Page extract section start
Having your hydrogen fuel cell car powered by some solar panels in your own backyard looks like a dream not able to come true in a lifetime for some. For others, this is already a reality and a long-term plan. Honda, GM, Toyota, Mercedes and several other car manufacturers, joined by fuel providers including Shell, look at home-based refueling stations quite seriously and plan to have the first ones implemented in as little as five years.
Only one residential hydrogen refueler currently exists, and it’s on a Honda R&D facility, feeding a limited-production FCX Clarity. The refueler features a 6 kW array of thin film solar cells, and has the sizes of a mini refrigerator, which takes the electricity generated by the solar cells, splits water through electrolysis and sends the obtained hydrogen into the car’s tank. The FCX Clarity has a fuel cell that re-generates electricity from the stored hydrogen and powers the electric motor.
The LA Times has an ample article about how happy users are with their FCX Clarity, even if it’s leased. Honda chose about 20 people of around 80,000 worldwide to test-drive it, paying around $600 per month, which include the cost of hydrogen, collision insurance and regular maintenance.
Page extract section end
Data for analysis section start
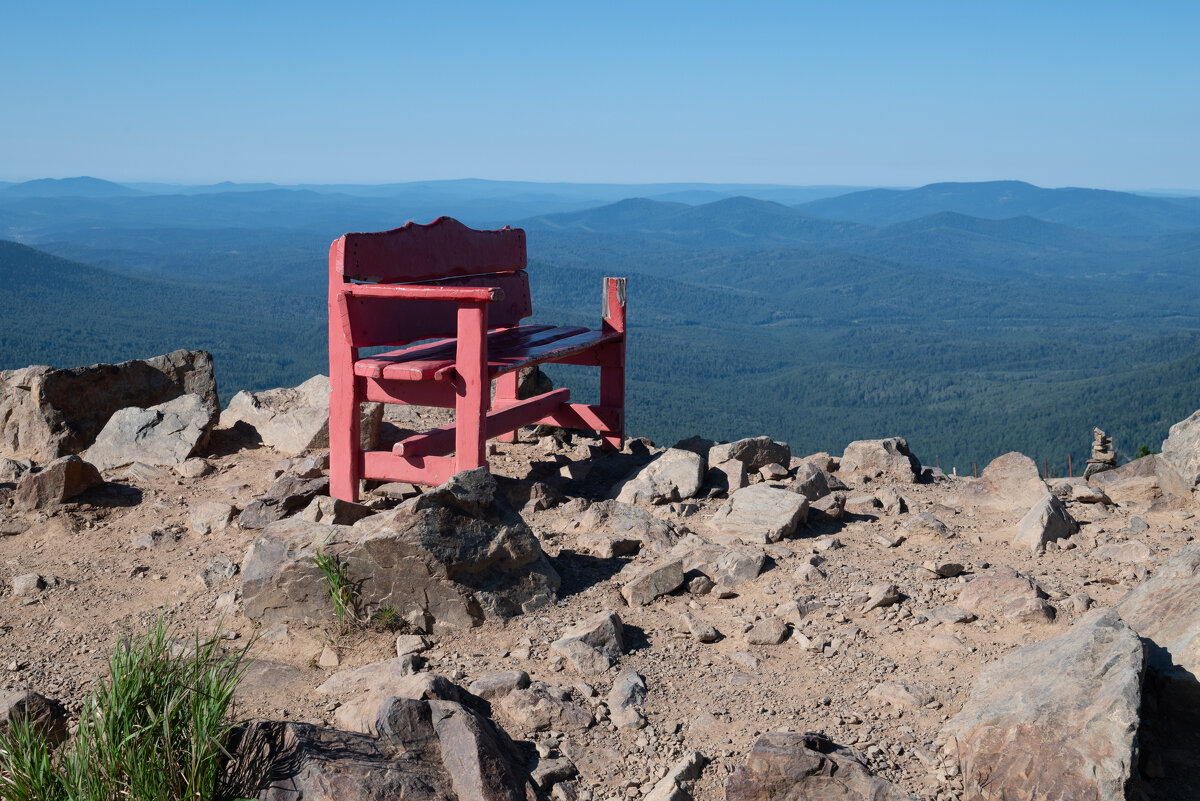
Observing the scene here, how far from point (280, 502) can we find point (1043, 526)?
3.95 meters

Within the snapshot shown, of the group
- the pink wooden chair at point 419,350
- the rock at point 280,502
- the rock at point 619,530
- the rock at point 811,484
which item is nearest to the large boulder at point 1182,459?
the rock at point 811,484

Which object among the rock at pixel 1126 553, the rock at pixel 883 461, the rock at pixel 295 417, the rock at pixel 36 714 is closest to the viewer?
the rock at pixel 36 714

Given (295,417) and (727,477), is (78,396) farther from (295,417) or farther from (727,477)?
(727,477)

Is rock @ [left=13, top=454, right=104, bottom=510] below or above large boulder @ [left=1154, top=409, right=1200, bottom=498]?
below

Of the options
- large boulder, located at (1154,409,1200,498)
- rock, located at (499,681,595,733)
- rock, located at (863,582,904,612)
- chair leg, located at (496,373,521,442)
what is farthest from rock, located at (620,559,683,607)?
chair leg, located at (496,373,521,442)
Data for analysis section end
» **What is required**:
Continue the article on home hydrogen refueling, starting right after its last sentence.

» **Response**:
“Now that I’ve had the opportunity to not only see a hydrogen car working but actually drive it, I don’t see any reason to go back to anything else,” says Clarity driver Jack Cusick, assistant principal of Newport Harbor High School in Newport Beach, who was one of the lucky that got to test drive one of the world’s most advanced cars – for 18 months now. Each FCX Clarity costs $1 million to make, but when they’ll put it on market, the price will probably drop to that of other cars in its luxury class – maybe a bit more expensive.
Steve Ellis, alternative fuel manager for American Honda Motor Co., tells the LA Times that the residential hydrogen refueler will be able to provide a car with enough hydrogen to drive around 10,000 miles a year. He also says that the efficiency of the electrolysis process they’re using has improved 25 percent since the system had first been devised in 2001.
Scientists all over the world are currently looking for far more efficient ways to make electrolysis happen, and this is because the demand for solar-powered hydrogen generators is rising. Battery powered electric cars will only open the appetite of consumers, but I guess hydrogen is the long run solution to replacing gasoline. My common sense says so.